▶ _Exercise A_
Summarize the forum thread on music and emotion in two sentences.
▶ _Exercise B_
In the forum thread on music and emotion, why does PetrB say a listener would have to be fairly dead not to respond to "When I Am Laid in Earth"? Answer in one or two sentences.

▶ _Supplied text_
++++++++
Just checking  Music, I think next to the sense of smell, is perhaps the strongest trigger of some emotion there could be. Without association, the somewhat alpha state we get into _if we have given ourselves up to it completely_ could have anyone tripping into some area, conscious or no, which opens the floodgates -- and me being near infamous for harping on the fact the music itself can convey 'nothing,' about each time also saying it is one collective Rorschach blot. Certainly, this emotional trigger / response is part of _what music is for_.


----------



## belfastboy (Aug 3, 2012)

PetrB said:


> Just checking  Music, I think next to the sense of smell, is perhaps the strongest trigger of some emotion there could be. Without association, the somewhat alpha state we get into _if we have given ourselves up to it completely_ could have anyone tripping into some area, conscious or no, which opens the floodgates -- and me being near infamous for harping on the fact the music itself can convey 'nothing,' about each time also saying it is one collective Rorschach blot. Certainly, this emotional trigger / response is part of _what music is for_.


I don't have the sense of smell


----------



## belfastboy (Aug 3, 2012)

Not exactly under the classical music canopy but, I feel so moved when this guy starts his performance....I find his voice classical and stunning. ...hope you agree....(Do love the original artist though)!


----------



## PetrB (Feb 28, 2012)

belfastboy said:


> Dido & Aeneas, Act 3: "When I Am Laid in Earth" - Is is just emotional or am I confusing emotion with depression!


I think you would have to be fairly dead not to respond to this, a near as perfect wedding of music and text as is about in the literature. It is gorgeous, it is wrenching -- it is profoundly well-written 

Try Schubert's _Nacht und träume_





Or no audible words or voice present, this:
Mozart ~ Piano Concerto No.23 in A, K.488; ii. Adagio
All the worse for a brief respite of 'up' in the middle section...


----------



## hpowders (Dec 23, 2013)

Makes me depressed. Or perhaps I just haven't found the right girl yet.


----------



## hpowders (Dec 23, 2013)

Even worse. Match.com would never give me Schubert's phone number.


----------



## belfastboy (Aug 3, 2012)

PetrB said:


> Try Schubert's _Nacht und träume_


Thanks for posting this - you have cheered me up! I love it,....beautiful....thanks

Regards,
Sean.


----------



## PetrB (Feb 28, 2012)

hpowders said:


> Even worse. Match.com would never give me Schubert's phone number.


Would not have mattered, perpetually disconnected due to lack of funds....


----------



## hpowders (Dec 23, 2013)
++++++++
▶ _Data excerpts_
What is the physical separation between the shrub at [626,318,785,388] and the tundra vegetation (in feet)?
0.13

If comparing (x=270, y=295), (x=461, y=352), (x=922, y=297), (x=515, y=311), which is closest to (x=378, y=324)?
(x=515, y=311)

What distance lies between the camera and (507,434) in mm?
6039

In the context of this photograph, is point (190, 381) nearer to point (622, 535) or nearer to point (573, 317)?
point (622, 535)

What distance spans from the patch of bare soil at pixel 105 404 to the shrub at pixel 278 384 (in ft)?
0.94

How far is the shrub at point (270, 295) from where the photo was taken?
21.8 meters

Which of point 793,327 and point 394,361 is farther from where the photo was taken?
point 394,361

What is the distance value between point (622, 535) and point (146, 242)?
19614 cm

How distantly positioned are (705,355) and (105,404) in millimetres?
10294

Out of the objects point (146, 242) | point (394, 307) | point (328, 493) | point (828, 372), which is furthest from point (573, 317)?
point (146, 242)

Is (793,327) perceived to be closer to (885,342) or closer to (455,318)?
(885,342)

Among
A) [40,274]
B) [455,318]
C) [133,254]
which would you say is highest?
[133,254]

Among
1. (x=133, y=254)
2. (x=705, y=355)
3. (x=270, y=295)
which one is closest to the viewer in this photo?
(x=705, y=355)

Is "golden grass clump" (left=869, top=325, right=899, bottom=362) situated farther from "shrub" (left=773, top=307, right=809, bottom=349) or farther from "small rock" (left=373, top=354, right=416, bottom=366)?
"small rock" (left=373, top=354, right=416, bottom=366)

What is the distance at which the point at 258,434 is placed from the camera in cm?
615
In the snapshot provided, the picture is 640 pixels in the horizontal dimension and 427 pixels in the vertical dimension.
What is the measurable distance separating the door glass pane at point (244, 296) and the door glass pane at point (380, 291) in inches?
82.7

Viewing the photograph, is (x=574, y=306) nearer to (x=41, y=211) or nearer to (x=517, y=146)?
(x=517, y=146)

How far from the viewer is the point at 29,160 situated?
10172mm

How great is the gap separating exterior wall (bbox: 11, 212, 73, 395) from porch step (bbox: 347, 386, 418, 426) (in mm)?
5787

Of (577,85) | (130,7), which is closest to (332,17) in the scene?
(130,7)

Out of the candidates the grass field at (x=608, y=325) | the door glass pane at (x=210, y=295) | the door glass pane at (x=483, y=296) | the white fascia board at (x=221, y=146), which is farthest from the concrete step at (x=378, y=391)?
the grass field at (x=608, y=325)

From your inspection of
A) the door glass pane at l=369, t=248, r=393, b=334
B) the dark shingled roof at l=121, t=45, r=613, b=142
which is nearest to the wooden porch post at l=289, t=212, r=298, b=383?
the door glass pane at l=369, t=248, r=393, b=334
++++++++
▶ _Correct response A_
PetrB calls music perhaps the strongest trigger of emotion after the sense of smell and says this emotional response is part of what music is for. PetrB praises "When I Am Laid in Earth" from Dido & Aeneas and recommends Schubert's Nacht und träume and the Adagio of Mozart's Piano Concerto No. 23, and belfastboy replies that the Schubert was a cheering, beautiful find.

▶ _Correct response B_
PetrB calls the piece as near-perfect a wedding of music and text as exists in the literature. PetrB also describes it as gorgeous, wrenching, and profoundly well-written.